# DIY aquarium rack



## fishguy1978 (Aug 10, 2018)

An engineering buddy asked me about shelf load on my rack as it is only 2x4 construction. I did a little google hunting and came across the site below. Now you can calculate the sag of your DIY project. My rack is 60in x 12in x 72in tall and holds four 29 gallon aquariums. The bottom shelf is 18in from the floor and the next shelf is about 48in from the floor. Top "shelf" holds the power strip and air pump for the tanks.

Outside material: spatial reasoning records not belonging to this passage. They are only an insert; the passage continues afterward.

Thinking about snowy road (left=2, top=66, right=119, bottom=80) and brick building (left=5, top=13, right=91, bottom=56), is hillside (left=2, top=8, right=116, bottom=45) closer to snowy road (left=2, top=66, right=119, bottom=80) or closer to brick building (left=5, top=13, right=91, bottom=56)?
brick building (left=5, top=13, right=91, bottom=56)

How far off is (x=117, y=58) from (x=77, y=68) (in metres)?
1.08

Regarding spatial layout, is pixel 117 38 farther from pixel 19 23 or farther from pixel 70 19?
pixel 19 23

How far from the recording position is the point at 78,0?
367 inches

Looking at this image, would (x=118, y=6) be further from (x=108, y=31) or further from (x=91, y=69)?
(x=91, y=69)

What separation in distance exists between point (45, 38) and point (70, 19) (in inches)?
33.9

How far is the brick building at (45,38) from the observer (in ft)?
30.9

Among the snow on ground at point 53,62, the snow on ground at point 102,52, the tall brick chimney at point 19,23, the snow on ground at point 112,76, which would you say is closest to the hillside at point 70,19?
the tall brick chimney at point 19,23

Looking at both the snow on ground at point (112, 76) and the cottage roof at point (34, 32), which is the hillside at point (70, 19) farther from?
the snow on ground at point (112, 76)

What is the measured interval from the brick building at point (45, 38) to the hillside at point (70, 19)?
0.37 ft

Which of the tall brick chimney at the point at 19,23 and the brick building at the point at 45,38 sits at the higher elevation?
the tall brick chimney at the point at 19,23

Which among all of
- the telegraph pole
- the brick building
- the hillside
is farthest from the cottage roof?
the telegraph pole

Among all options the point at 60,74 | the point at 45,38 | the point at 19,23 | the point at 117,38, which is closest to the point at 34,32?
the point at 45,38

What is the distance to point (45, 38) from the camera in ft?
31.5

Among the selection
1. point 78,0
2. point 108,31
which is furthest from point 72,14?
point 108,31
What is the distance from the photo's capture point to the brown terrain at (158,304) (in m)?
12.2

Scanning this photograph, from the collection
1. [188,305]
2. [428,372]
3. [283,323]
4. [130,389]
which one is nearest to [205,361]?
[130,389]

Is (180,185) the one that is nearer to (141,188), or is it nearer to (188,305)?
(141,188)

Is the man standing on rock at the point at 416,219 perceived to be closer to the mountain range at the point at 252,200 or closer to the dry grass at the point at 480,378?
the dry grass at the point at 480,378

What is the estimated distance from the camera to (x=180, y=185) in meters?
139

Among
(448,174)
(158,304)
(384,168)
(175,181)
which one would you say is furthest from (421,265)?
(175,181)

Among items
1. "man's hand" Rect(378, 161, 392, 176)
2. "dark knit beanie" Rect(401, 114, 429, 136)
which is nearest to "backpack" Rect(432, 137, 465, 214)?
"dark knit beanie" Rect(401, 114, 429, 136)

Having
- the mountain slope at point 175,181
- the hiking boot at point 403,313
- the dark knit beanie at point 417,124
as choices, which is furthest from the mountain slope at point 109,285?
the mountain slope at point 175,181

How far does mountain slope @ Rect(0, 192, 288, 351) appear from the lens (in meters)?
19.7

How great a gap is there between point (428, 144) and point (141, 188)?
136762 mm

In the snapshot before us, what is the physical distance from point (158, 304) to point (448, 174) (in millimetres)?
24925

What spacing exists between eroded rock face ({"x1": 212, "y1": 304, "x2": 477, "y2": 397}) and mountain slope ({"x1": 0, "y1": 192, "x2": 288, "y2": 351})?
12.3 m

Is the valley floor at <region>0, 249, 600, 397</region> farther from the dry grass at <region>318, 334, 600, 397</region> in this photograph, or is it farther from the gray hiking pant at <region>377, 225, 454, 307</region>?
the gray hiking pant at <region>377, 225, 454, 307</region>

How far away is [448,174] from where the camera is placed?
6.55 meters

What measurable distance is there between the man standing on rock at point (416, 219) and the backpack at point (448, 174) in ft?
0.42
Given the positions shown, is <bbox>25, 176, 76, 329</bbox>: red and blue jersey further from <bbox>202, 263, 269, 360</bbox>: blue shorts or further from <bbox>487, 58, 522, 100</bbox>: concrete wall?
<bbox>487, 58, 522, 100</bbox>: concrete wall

http://www.woodbin.com/calcs/sagulator/


----------



## fishguy1978 (Aug 10, 2018)

Here is a picture as I know you want one


----------



## lilscoots (Mar 13, 2012)

If the 2x4's that run horizontally are setting in notches in the vertical 2x4's, and not just screwed onto them, then they are fine. The bottom horizontal members look to be sitting in notches which works. The top ones, appear like they might be as well, though the paint (or missing paint) is throwing me off.


----------



## lilscoots (Mar 13, 2012)

With that sagulator site you linked, the thickness of the shelf ends up being the height of the 2x4's (3.5") the plywood on top if any, adds to that measurement and adds lateral stability. with roughly 600 lbs on each shelf, the deflection is 0.02" total (without any plywood).


----------



## fishguy1978 (Aug 10, 2018)

Yes, I did dado the vertical 2x4.


----------